Homilies,  Sunday

Fifth Sunday of Lent – 22 March 2026

One of the maxims we learn in life is that when we are in a hole, we should stop digging. It sounds simple. Yet it is remarkably difficult to live by. From time to time, we see it play out in public life—a figure caught in a mistake, who keeps speaking, keeps defending, keeps digging deeper. We cringe as we watch it unfold. And yet, if we are honest, we recognise something of ourselves in it. Because all of us, in one way or another, know what it is to dig a hole for ourselves. It happens in our work. It happens in our relationships. We say too much or too little. We act too quickly or not at all. We try to cover our tracks, justify ourselves, hold things together—and somehow, it only tightens around us.

Gradually, what begins as a mistake becomes something more. We feel caught. We feel trapped. At times, we feel almost entombed. The future no longer feels open. What once stretched before us as possibility begins to close in. The present becomes heavy, clouded. And the past—our past begins to hold us fast, like a kind of grave. We are entombed by what has been.

This is not only a personal experience. In these days, something similar can be felt on a much larger scale. War is widening across the Middle East, drawing more and more into its shadow. Decisions are made, responses escalate, and the sense grows that the world itself is digging deeper into a conflict that is increasingly difficult to contain. At the same time, the cost of oil rises sharply, and with it the cost of living. What happens far away begins to shape daily life here at home. Petrol prices climb. Food costs increase. Families feel the pressure tightening, choices becoming more constrained.

There is a sense, for many, of being caught in something larger than ourselves. This is not just economic. There is a quiet emotional toll: a fatigue, an anxiety, a sense that the horizon is no longer as open as it once seemed. The future can begin to feel uncertain, even foreclosed. And so, whether in our personal lives or in the life of the world, we recognise something of that same experience: We feel hemmed in. We feel burdened. We feel, at times, entombed.

It is precisely here that today’s Gospel speaks. The story of Lazarus is not only about death at the end of life. It is about all those places where life has closed in on itself—where something in us, or around us, feels sealed off, beyond reach, beyond hope. And it is there that Jesus goes. He does not avoid the tomb. He does not stand at a distance. He does not offer easy explanations. He approaches it. He stands before it. He weeps. And then, from that place, he calls: “Lazarus, come out.”

This is the heart of the Gospel. Because whatever it is that entombs us—our past, our fears, our mistakes, our anxieties about the future, even the weight of the world’s troubles—this is the place Jesus wants to touch. He comes that we may have life and have it in all its fullness. And so, he is drawn, almost urgently, to whatever diminishes that life in us. We may fear those places. We may avoid them. We may feel powerless before them. But he does not. He looks at them squarely, and he calls life out of them.

And this is the mystery we are moving toward in Easter.
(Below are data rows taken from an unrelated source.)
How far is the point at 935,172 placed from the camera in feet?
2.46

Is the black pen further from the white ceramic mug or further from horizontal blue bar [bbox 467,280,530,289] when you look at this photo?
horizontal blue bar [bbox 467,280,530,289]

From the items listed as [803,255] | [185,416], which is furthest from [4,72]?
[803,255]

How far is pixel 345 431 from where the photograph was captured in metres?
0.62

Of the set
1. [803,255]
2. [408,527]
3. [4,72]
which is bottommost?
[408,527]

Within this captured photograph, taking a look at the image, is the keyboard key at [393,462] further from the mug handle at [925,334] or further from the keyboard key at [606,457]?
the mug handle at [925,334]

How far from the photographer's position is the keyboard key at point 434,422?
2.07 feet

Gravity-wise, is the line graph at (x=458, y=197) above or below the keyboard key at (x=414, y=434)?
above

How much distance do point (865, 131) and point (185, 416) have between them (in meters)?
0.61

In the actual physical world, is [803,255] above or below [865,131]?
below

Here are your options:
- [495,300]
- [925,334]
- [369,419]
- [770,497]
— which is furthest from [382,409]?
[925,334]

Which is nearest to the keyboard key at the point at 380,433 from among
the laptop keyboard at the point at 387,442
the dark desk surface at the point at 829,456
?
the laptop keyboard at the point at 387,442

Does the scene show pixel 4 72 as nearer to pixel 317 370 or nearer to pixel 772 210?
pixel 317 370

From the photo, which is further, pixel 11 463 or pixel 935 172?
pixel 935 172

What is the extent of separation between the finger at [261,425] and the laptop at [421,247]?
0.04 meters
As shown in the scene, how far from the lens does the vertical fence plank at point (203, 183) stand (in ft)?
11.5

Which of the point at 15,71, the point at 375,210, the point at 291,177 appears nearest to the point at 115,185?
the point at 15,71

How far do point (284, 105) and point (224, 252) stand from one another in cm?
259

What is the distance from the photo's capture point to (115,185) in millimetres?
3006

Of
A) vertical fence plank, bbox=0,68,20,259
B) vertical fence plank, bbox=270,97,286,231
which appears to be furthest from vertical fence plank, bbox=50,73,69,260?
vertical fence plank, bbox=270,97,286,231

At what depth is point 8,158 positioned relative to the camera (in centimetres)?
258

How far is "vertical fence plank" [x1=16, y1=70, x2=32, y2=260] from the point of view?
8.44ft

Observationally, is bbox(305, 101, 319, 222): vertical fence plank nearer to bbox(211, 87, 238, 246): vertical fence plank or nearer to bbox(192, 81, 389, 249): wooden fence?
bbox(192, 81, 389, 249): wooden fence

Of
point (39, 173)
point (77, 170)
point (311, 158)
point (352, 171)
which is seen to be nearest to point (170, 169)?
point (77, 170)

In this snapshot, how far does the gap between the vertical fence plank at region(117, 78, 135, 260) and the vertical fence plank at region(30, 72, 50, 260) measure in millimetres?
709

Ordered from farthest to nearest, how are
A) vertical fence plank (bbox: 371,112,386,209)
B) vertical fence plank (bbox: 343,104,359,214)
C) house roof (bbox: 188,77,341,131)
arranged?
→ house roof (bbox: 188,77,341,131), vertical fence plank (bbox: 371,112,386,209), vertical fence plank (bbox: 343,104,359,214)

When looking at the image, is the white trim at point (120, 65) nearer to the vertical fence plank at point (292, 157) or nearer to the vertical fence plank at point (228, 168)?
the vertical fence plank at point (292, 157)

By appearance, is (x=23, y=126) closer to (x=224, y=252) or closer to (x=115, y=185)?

That the place we would expect only death—fear, failure, conflict, loss—becomes, in God’s hands, a place of life, of possibility, of new beginnings.

But for that mystery to take root in us, something is asked of us. We are invited not to turn away from what entombs us, but to face it—with trust. To begin to wonder: what life might God be calling forth from this very place? And then comes that striking final moment in the Gospel. When Lazarus emerges, still bound in the cloths of death, Jesus says to those standing nearby: “Unbind him, and let him go.” In other words, the work of life is shared.

And so, in a world marked by conflict, rising costs, and quiet anxieties, we are drawn into that same work: to loosen what binds others in fear; to stand with those who feel trapped or overwhelmed; to make space, even in small ways, for life to breathe again.

The call of Jesus is not only spoken to Lazarus. It is spoken into every place that feels closed— in the world, in our communities, and in our own hearts. “Come out.”

As Lent draws to its close, we are invited to hear that call again. To believe that no situation is finally sealed. That no stone is too heavy to be moved. That even now, life is waiting to be called forth. And to take our place among those who help unbind one another—so that the life God desires for us may step out into the light.